*Task details:* Return, unchanged, the stretch of the items from the line containing "Which is nearest to the jar" through the last line of the items.

*Listed records:*
- - -
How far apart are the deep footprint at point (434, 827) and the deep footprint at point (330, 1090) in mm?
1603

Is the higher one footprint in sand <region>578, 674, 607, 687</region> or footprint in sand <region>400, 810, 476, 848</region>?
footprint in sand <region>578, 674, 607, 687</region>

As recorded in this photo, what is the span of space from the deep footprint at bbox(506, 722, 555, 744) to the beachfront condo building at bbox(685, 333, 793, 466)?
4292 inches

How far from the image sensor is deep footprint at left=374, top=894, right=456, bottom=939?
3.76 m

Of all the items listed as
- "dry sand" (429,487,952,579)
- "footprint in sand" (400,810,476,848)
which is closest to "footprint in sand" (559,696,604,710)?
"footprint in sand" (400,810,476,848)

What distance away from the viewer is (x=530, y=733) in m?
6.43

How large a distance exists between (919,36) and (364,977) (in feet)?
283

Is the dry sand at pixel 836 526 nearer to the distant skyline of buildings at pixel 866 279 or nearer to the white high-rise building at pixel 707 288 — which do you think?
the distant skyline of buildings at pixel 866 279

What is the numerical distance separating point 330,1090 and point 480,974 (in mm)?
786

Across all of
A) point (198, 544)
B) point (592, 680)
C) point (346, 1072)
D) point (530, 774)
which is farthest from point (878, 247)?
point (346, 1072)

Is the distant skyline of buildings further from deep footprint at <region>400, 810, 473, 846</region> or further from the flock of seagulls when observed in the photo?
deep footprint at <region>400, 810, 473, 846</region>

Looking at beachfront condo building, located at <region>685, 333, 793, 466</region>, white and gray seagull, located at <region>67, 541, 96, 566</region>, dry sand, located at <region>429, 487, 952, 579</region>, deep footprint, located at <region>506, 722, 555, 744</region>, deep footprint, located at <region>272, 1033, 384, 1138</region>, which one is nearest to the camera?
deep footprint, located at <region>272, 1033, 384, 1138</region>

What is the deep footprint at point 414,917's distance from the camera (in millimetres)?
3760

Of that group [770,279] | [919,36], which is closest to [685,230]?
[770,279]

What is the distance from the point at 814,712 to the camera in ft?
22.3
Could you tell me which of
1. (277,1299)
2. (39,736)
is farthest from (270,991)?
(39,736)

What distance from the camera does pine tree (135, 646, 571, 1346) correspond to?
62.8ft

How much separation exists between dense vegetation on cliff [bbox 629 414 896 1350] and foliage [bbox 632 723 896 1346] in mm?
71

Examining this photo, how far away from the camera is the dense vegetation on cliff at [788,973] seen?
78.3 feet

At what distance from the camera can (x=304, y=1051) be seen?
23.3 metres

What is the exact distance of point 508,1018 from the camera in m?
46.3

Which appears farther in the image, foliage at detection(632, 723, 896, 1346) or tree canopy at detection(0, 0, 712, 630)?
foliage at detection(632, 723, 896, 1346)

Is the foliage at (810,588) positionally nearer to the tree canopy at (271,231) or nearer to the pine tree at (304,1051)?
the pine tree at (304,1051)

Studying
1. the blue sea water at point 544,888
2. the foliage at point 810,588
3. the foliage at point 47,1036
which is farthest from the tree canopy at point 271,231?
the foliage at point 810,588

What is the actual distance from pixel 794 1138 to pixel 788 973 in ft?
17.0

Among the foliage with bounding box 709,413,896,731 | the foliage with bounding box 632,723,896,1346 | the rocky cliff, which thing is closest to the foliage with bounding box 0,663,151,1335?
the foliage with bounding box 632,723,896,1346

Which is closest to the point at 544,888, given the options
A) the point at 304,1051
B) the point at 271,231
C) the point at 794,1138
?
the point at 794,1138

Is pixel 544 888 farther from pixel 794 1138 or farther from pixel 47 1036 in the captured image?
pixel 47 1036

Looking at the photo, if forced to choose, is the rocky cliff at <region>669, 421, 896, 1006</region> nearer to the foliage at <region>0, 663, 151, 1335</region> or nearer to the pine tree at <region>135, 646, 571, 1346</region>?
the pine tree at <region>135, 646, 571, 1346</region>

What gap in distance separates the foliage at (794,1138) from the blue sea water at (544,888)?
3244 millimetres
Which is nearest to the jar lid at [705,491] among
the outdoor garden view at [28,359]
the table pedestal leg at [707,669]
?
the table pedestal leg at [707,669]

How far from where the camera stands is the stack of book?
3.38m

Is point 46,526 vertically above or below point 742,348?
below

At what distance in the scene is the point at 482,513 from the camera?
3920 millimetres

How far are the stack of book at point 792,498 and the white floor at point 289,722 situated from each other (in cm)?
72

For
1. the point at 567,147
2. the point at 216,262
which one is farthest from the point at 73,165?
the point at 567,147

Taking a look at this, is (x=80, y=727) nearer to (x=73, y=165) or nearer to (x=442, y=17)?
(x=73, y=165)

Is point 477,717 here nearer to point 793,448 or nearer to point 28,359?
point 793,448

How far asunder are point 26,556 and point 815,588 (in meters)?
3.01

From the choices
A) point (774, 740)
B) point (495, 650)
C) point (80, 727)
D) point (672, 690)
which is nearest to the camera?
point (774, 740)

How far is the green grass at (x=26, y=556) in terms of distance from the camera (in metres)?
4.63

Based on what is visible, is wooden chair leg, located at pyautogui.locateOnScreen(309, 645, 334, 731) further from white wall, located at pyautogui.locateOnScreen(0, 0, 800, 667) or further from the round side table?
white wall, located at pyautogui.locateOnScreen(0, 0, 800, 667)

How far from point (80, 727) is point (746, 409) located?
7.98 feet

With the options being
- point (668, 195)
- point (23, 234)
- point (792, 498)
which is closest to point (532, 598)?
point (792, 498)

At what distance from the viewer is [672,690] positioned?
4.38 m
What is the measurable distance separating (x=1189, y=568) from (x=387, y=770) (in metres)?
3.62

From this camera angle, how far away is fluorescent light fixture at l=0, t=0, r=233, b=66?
- - -
*Output of the exercise:*
Which is nearest to the jar lid at [705,491] among
the outdoor garden view at [28,359]
the table pedestal leg at [707,669]
?
the table pedestal leg at [707,669]

How far from where the camera stands is the stack of book?
3.38m

Is point 46,526 vertically above or below point 742,348?
below

At what distance in the scene is the point at 482,513 from the camera?
3920 millimetres

How far are the stack of book at point 792,498 and the white floor at point 289,722 situated from each other (in cm)?
72

For
1. the point at 567,147
2. the point at 216,262
which one is farthest from the point at 73,165?
the point at 567,147

Taking a look at this, is (x=80, y=727) nearer to (x=73, y=165) or nearer to (x=442, y=17)?
(x=73, y=165)

Is point 477,717 here nearer to point 793,448 or nearer to point 28,359?
point 793,448

How far asunder are point 26,556 and point 815,588 (in meters)?
3.01

From the choices
A) point (774, 740)
B) point (495, 650)
C) point (80, 727)
D) point (672, 690)
which is nearest to the camera?
point (774, 740)

How far is the green grass at (x=26, y=556) in terms of distance from the camera (in metres)?
4.63

Based on what is visible, is wooden chair leg, located at pyautogui.locateOnScreen(309, 645, 334, 731) further from white wall, located at pyautogui.locateOnScreen(0, 0, 800, 667) or further from the round side table?
white wall, located at pyautogui.locateOnScreen(0, 0, 800, 667)

How far from point (80, 727) is point (746, 409) located?
7.98 feet

With the options being
- point (668, 195)
- point (23, 234)
- point (792, 498)
which is closest to point (532, 598)?
point (792, 498)

At what distance from the viewer is [672,690] positioned?
4.38 m
What is the measurable distance separating (x=1189, y=568) from (x=387, y=770) (in metres)?
3.62

From this camera angle, how far away is fluorescent light fixture at l=0, t=0, r=233, b=66?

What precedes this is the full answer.